Denn im Falle eines Angriffs der schiitischen Terrormiliz auf die petrochemischen Anlagen droht die Verseuchung weiter Teile der Stadt. Doch die Betreiber der Bazan-Raffinerie stellen sich noch quer, weshalb sich die Umsetzung des »Nationalen Masterplan 75«, immerhin Israels größtes Infrastrukturprojekt, verzögern könnte.

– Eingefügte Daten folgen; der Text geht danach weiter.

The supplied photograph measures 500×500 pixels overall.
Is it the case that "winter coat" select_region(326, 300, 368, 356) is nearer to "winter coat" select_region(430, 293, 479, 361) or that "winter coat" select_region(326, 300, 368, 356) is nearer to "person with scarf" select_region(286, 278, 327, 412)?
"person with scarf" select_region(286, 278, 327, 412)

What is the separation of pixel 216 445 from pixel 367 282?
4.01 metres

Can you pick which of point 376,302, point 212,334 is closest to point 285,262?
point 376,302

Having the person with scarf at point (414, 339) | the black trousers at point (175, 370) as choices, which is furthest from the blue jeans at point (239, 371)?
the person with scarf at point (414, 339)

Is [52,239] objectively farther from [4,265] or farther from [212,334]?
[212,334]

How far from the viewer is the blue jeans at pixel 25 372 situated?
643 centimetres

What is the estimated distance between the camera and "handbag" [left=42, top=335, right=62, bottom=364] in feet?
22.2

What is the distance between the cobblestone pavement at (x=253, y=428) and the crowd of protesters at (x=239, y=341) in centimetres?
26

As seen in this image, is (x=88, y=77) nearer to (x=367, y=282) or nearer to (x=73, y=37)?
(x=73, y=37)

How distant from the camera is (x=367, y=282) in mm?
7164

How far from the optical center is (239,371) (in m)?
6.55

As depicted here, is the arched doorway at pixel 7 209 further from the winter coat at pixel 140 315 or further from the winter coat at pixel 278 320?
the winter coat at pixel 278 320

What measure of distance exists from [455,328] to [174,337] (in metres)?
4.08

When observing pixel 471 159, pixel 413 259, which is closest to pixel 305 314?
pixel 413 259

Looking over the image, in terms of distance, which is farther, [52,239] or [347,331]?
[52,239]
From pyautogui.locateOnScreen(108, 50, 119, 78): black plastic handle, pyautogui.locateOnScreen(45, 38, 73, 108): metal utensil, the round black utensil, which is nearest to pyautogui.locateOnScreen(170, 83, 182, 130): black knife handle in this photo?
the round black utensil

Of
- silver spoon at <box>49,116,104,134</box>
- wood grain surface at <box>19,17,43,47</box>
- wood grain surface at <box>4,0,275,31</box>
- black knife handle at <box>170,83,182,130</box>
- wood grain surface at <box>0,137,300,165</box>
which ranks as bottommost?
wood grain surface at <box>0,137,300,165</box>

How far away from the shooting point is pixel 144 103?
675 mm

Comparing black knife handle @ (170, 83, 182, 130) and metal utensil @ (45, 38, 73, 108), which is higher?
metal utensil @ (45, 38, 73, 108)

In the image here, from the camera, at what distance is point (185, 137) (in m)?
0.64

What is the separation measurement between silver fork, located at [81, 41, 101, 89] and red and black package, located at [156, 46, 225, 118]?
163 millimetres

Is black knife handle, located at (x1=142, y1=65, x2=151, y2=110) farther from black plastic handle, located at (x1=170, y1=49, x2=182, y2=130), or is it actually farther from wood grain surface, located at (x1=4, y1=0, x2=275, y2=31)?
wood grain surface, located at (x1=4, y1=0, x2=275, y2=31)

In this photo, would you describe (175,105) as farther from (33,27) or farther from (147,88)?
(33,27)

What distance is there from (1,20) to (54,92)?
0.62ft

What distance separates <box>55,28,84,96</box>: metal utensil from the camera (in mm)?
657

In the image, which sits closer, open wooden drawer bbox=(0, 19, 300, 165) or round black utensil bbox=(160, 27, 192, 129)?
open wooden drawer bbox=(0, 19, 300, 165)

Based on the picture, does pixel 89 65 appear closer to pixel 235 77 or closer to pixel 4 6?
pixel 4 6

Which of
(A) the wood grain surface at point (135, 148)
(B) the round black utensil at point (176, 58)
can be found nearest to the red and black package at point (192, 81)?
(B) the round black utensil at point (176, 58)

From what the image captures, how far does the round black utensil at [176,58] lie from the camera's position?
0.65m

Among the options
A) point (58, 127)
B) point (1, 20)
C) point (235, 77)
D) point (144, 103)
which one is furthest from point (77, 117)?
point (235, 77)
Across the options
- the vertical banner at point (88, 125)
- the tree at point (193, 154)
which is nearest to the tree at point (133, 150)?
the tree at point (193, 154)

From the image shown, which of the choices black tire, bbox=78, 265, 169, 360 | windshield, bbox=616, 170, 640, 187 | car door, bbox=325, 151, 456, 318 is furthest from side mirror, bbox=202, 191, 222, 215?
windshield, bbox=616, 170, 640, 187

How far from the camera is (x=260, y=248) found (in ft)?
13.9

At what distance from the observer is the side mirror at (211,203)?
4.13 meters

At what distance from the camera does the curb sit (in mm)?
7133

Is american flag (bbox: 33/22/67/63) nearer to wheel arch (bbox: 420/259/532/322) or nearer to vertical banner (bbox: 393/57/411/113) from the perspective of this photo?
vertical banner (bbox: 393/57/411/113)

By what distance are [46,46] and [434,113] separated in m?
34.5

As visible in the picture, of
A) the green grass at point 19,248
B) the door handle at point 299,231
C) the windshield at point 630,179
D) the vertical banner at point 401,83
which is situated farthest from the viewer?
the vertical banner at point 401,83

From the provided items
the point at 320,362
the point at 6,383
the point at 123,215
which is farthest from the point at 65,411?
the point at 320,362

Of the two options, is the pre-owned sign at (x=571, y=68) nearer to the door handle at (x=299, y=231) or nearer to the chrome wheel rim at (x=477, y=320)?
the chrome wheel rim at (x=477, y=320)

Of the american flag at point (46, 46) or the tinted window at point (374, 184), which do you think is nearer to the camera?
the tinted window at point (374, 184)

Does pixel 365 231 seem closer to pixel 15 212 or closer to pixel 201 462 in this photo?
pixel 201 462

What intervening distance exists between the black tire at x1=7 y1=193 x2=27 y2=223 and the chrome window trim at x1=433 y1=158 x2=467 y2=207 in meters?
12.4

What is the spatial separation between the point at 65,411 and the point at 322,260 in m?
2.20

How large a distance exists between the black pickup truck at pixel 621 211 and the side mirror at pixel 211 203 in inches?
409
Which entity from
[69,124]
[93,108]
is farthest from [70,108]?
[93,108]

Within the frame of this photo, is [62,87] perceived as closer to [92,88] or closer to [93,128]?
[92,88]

Was aber bereits jetzt in Angriff genommen wird, ist die komplette Neugestaltung der Viertel im Westen der Stadt, allen voran Neve David, Kiryat Shprintzak und Shaʼar HaAliya. Ganze Wohnblöcke aus den 60er- und 70er-Jahren entlang der Küste sollen verschwinden, die Gegend komplett neu erschlossen werden. Auch das soll die Attraktivität der Stadt weiter steigern und Menschen aus dem ganzen Land dazu motivieren, nach Haifa umzuziehen. Auch aus der geografischen Lage will man Profit schlagen. »Haifa ist bergig und in Ringen angelegt«, erklärt Experte Nachi Finkelstein auf haipo.co.il, einem Haifa-Portal. »Diese Lage ermöglicht es, schöne Landschaften und zugleich das Meer zu sehen.« Das gäbe es in dieser Form sonst nirgendwo in Israel.

Deshalb ist die Stadt für ihn das »nächste große Ding« auf dem Immobilienmarkt. Das heißt aber auch: In Haifa werden die Preise wohl bald kräftig anziehen.